Thank you for taking the time to talk to me xx Wendy
Lorraine037
Posted
However over the three weeks that I took this low dosage of the drug I have felt debilitating tiredness - I can drop off literally in the middle of typing a sentence - and I have had little motivation and find it difficult to begin a task. At the same time I've been wakeful & squirming at night, and have not had restful sleep. I was worrying about this, and so googled lots of different patient forums to see what other people around the world were experiencing.
I was concerned to find that the most negative posts I saw regarded coming off venlafaxine, many patients seemed to claim it was the most difficult anti-depressant - and even the most difficult drug - they've ever come off.
So I went to my most trusted pharmacist who advised me that, after only three weeks at that lowest dose, I could come off. Much later than that and I would possibly be looking at a much longer & slower tapering process (typically recommended at 5-10% per month!). Yesterday was the last day I will be taking the drug.
As I said, my situation is very different from yours. The burden you carry is heart-breaking, and I really hope you find whatever will help you through your sadness xo. Perhaps venlafaxine will be useful for you, but if it is not then you may be best to decide that sooner rather than later. You may be interested in the forums dealing with people's experiences weaning off this drug - just google it, they're everywhere. All the very best Wendy and I truly hope you find your answers. Lorraine
geraldine49407
Posted
wendy197231
Posted
I am to after last night struggling to sleep it's was 2am and I've had to be up this morning at 7:30 for the first day back at school. I'm knackered to say the least. I've took my 37.5 and I might be taking the other before dinner to see if by 9pm I'm feel tired and not during the day. The headache has gone the tingling in my head is still there from time to time. But it must be kicking in now. Reading last night about Prozac and this drug I should have been weand off Prozac and not just stopped. I wonder if the side effects were one drug leaving and another entering!! I'll never know.

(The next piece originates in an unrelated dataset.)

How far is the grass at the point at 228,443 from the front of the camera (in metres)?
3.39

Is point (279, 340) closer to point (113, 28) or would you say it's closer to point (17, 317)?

One other thing I gain 2 stone on Prozac and wondered is there more to come with venlafaxine ? Thanks Wendy
renee30474 wendy197231
Posted
I weaned myself off venlefaxine a few months ago, haven't had venlefaxine in over a month, I think it has been two months now. I have been taking it for over 20 years on 150 mg's but started out on 37.5. I am having the worst withdrawals. Can't stop sweating and if I'm not sweating, I am shivering and trembling. I haven't had a good night sleep since getting off that crap. Insomnia, cold sweats, shakes, nausea, sleepiness and the worst sweating and dizziness. When does this go away, any help out there? I haven't read anywhere that anyone has been off as long as I have and still have horrible withdrawal that is not getting any better?